PROVIDED DATA:
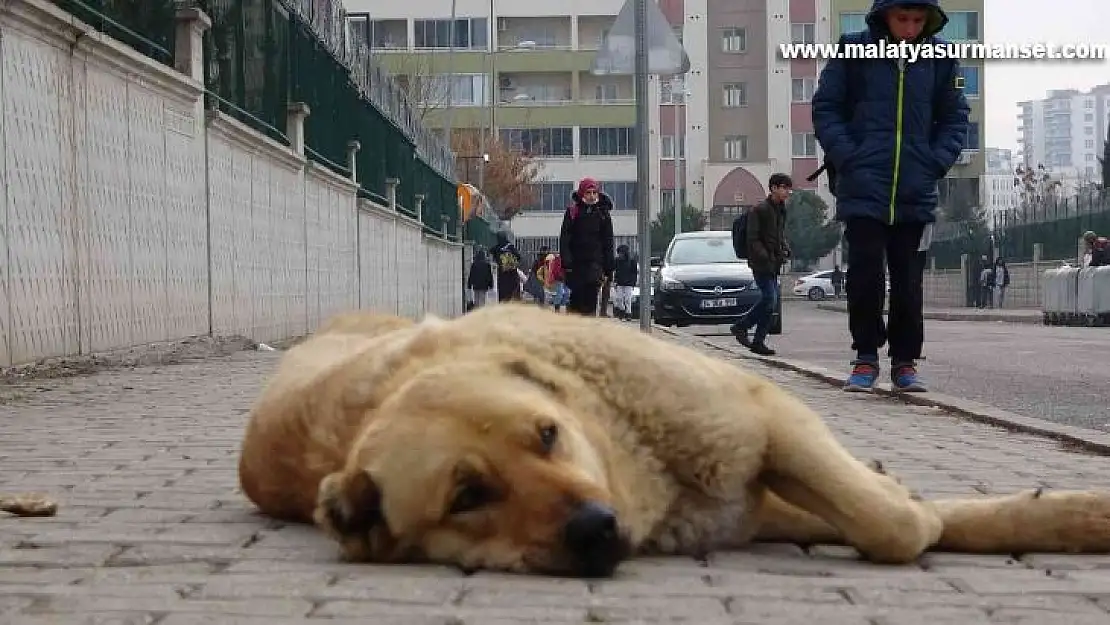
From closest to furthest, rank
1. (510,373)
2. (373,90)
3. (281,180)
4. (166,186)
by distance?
(510,373), (166,186), (281,180), (373,90)

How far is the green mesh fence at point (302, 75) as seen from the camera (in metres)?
13.3

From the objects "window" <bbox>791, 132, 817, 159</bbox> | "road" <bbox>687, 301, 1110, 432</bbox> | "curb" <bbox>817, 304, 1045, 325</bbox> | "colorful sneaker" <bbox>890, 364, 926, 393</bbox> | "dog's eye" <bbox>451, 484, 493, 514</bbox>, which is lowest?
"curb" <bbox>817, 304, 1045, 325</bbox>

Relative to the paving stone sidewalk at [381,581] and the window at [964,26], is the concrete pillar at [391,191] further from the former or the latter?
the window at [964,26]

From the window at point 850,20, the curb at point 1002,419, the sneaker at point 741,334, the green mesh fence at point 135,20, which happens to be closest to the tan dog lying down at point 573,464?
the curb at point 1002,419

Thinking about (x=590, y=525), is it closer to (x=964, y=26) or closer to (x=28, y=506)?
(x=28, y=506)

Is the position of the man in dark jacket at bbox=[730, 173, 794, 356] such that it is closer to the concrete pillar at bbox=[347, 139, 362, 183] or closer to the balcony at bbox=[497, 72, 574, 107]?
the concrete pillar at bbox=[347, 139, 362, 183]

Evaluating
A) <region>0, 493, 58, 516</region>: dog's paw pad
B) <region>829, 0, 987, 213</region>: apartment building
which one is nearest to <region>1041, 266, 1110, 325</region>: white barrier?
<region>0, 493, 58, 516</region>: dog's paw pad

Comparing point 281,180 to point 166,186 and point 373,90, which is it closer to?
point 166,186

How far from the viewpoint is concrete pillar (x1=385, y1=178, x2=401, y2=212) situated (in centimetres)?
2845

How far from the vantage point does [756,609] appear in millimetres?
3174

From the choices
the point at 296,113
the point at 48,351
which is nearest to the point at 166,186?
the point at 48,351

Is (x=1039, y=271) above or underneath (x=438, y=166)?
underneath

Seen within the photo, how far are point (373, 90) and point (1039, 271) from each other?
23.6 m

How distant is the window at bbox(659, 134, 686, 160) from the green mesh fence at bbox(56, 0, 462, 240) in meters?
56.9
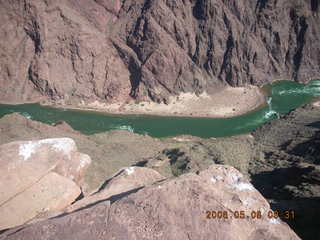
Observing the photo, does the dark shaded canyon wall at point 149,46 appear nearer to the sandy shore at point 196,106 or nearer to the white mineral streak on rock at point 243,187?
the sandy shore at point 196,106

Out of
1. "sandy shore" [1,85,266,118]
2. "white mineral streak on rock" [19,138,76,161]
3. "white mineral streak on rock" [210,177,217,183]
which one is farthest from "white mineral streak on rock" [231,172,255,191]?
"sandy shore" [1,85,266,118]

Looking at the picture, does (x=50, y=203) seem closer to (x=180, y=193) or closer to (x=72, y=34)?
(x=180, y=193)

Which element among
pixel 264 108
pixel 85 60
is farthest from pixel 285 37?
pixel 85 60

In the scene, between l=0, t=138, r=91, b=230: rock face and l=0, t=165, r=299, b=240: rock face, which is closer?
l=0, t=165, r=299, b=240: rock face

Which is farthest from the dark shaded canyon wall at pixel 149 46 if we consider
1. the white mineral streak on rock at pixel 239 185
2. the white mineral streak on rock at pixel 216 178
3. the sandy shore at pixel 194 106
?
the white mineral streak on rock at pixel 216 178

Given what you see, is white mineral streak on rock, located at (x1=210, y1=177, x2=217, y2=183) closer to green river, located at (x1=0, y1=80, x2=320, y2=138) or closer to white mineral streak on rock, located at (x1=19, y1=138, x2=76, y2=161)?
white mineral streak on rock, located at (x1=19, y1=138, x2=76, y2=161)

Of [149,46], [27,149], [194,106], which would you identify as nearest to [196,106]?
[194,106]
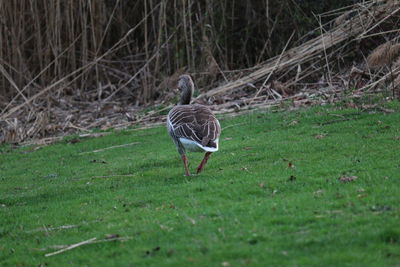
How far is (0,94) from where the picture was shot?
18266 mm

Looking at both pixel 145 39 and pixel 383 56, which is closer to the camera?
pixel 383 56

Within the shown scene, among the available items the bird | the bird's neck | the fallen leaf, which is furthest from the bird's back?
the fallen leaf

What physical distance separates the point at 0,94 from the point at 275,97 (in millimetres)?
7971

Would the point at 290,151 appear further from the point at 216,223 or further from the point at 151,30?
the point at 151,30

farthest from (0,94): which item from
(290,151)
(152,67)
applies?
(290,151)

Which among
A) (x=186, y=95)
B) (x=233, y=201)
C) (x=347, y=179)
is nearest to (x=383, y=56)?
(x=186, y=95)

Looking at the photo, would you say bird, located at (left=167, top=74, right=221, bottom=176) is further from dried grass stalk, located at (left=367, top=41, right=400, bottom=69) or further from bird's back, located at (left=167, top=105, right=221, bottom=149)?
dried grass stalk, located at (left=367, top=41, right=400, bottom=69)

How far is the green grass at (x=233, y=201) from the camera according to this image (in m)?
5.74

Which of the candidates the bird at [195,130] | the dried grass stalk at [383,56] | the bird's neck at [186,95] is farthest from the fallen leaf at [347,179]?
the dried grass stalk at [383,56]

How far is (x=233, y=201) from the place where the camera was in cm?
750

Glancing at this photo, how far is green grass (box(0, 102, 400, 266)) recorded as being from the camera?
18.8ft

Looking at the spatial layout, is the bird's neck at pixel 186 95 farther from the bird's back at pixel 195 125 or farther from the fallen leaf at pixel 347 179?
the fallen leaf at pixel 347 179

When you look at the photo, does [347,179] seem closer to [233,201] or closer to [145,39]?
[233,201]

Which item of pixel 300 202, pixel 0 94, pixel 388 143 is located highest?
pixel 300 202
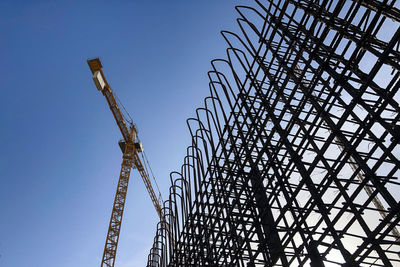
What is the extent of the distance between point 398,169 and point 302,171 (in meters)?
1.56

JOB: Update the data from the line holding "What is the" through the end of the data, inclusive, replacing "extent" with "measure" and changing nothing else. Give back only those lines.

WRITTEN SOLUTION:
What is the measure of the distance between point 398,169 and point 302,171 (in meters)?
1.56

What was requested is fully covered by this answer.